MedEvo Simulado — Prova 2026
Sérgio, um homem de 28 anos, é levado ao pronto-socorro por amigos após participar de uma festa rave. Ele apresenta agitação psicomotora intensa, fala desconexa, sudorese profusa e queixa-se de dor torácica retroesternal em aperto que se irradia para o braço esquerdo. Ao exame físico, o paciente está em regular estado geral, extremamente ansioso, com pressão arterial de 190/115 mmHg, frequência cardíaca de 132 bpm e pupilas midriáticas bilateralmente. O eletrocardiograma realizado na admissão demonstra taquicardia sinusal e um supradesnivelamento do segmento ST de 2 mm nas derivações V1 a V4, que regrediu parcialmente após 15 minutos de observação. Diante da principal hipótese diagnóstica de intoxicação aguda por cocaína, qual é a conduta farmacológica inicial MAIS adequada para o controle da agitação e dos sintomas cardiovasculares?
Na intoxicação por cocaína, use benzodiazepínicos e evite betabloqueadores para prevenir o efeito alfa sem oposição.
O tratamento inicial foca no controle da hiperestimulação simpática com benzodiazepínicos. Betabloqueadores são contraindicados pelo risco de vasoconstrição coronariana grave.
A intoxicação aguda por cocaína é uma causa comum de dor torácica em adultos jovens, caracterizada por um estado hiperadrenérgico. A droga bloqueia a recaptação de catecolaminas, resultando em taquicardia, hipertensão e midríase. O manejo inicial prioriza a sedação com benzodiazepínicos, que reduzem a pressão arterial e a frequência cardíaca ao diminuir o drive simpático central. É crucial evitar o uso de betabloqueadores isolados, pois o bloqueio dos receptores beta-2 (vasodilatadores) deixa os receptores alfa-1 (vasoconstritores) sem oposição, podendo exacerbar o vasoespasmo coronariano e a hipertensão sistêmica.
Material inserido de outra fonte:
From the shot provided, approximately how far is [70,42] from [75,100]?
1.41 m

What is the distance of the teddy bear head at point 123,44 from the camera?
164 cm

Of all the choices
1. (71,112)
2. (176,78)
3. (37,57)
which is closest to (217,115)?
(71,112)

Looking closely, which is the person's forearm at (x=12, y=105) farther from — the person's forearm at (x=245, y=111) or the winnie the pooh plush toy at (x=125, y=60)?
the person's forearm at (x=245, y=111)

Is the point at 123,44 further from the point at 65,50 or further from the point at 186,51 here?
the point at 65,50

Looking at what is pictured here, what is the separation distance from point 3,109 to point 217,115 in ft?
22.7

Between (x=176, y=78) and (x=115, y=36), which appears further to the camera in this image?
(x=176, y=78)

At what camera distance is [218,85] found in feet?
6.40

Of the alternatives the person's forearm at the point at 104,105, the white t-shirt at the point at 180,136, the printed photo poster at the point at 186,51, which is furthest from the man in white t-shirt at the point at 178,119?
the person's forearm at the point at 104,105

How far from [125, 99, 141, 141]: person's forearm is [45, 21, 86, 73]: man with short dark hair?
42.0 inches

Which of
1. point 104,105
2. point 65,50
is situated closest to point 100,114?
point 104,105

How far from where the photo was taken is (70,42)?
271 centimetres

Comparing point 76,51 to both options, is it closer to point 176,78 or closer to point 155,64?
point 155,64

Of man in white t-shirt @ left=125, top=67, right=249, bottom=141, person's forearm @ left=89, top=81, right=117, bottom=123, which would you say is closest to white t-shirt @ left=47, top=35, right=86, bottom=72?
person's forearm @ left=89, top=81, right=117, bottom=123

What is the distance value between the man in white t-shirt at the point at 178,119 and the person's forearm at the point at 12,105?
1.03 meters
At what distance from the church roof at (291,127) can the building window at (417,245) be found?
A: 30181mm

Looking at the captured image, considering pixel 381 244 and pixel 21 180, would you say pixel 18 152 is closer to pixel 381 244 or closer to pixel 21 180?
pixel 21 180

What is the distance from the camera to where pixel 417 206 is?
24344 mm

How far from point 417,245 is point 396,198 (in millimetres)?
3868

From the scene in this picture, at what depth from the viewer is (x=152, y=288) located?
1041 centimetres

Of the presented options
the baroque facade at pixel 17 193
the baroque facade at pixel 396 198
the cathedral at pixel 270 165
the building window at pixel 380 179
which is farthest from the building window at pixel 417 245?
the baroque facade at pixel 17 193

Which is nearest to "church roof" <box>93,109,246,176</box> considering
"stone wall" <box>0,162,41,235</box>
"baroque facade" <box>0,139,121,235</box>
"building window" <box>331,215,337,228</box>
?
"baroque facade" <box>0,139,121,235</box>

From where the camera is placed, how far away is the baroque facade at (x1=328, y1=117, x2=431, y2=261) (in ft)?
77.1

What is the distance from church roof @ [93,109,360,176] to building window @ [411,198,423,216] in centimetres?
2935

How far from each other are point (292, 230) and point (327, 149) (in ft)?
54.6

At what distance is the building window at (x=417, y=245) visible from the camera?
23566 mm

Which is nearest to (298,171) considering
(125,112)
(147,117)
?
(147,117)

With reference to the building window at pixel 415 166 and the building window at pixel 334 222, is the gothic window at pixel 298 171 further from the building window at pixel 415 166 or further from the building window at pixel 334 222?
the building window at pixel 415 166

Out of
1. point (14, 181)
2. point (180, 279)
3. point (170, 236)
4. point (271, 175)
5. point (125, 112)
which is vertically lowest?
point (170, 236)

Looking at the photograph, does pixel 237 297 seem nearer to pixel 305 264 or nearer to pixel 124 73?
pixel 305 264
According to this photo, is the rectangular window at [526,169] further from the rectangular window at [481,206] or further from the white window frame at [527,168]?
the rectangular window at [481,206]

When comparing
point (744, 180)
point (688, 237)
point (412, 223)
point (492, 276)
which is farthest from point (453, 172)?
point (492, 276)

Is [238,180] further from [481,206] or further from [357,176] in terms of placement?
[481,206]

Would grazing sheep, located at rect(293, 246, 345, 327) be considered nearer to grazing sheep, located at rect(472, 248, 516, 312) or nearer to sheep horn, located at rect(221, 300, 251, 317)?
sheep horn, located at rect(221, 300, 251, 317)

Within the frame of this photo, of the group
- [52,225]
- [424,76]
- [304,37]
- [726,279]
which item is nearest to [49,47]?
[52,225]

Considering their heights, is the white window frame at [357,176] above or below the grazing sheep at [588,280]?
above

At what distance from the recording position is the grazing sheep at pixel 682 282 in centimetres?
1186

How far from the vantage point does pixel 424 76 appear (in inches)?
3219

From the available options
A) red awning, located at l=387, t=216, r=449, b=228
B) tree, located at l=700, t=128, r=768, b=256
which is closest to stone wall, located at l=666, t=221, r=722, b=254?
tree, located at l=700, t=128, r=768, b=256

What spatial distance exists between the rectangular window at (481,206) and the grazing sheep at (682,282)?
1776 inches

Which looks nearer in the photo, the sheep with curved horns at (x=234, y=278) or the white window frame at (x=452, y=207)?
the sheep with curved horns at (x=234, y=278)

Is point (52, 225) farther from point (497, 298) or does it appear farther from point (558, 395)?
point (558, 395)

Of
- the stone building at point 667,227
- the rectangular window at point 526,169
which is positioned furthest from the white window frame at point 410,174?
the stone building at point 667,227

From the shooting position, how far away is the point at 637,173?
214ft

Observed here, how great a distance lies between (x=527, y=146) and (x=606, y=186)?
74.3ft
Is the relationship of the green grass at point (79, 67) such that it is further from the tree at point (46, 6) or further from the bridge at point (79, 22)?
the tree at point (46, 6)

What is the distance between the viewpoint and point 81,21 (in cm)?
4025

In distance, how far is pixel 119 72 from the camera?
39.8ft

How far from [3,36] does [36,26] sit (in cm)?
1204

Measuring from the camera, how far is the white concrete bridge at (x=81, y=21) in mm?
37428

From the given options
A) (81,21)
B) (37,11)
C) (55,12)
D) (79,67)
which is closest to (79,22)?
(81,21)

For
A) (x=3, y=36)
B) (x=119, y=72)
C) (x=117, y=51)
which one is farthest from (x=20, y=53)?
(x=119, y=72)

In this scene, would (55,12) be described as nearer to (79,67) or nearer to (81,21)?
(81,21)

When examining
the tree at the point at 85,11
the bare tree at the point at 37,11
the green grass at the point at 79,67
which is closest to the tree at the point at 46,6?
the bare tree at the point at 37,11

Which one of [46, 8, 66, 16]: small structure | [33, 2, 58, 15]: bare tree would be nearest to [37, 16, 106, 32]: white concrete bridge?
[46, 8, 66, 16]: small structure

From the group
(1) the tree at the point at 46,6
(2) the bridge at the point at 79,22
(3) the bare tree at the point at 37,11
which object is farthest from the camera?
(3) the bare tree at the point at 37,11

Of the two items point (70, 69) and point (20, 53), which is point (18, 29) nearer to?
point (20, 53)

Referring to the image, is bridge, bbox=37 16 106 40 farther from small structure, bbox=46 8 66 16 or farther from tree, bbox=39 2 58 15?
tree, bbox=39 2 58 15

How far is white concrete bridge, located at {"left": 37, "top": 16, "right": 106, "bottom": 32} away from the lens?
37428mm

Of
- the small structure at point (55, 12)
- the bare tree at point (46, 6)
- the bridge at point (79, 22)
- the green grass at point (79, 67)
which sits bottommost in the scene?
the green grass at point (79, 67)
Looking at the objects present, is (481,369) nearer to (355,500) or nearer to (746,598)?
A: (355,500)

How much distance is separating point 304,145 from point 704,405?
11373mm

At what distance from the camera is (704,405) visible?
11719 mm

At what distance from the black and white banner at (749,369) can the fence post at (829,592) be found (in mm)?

Se a dor torácica persistir após benzodiazepínicos, nitratos ou bloqueadores dos canais de cálcio podem ser considerados para manejo do vasoespasmo.
Eles causam estimulação alfa-adrenérgica sem oposição, levando a vasoconstrição coronariana e hipertensão grave.
Benzodiazepínicos endovenosos (ex: diazepam) para reduzir a atividade simpática central e os sintomas cardiovasculares.
Não, o supra pode ser decorrente de vasoespasmo que reverte com benzodiazepínicos; a trombólise tem riscos aumentados de sangramento.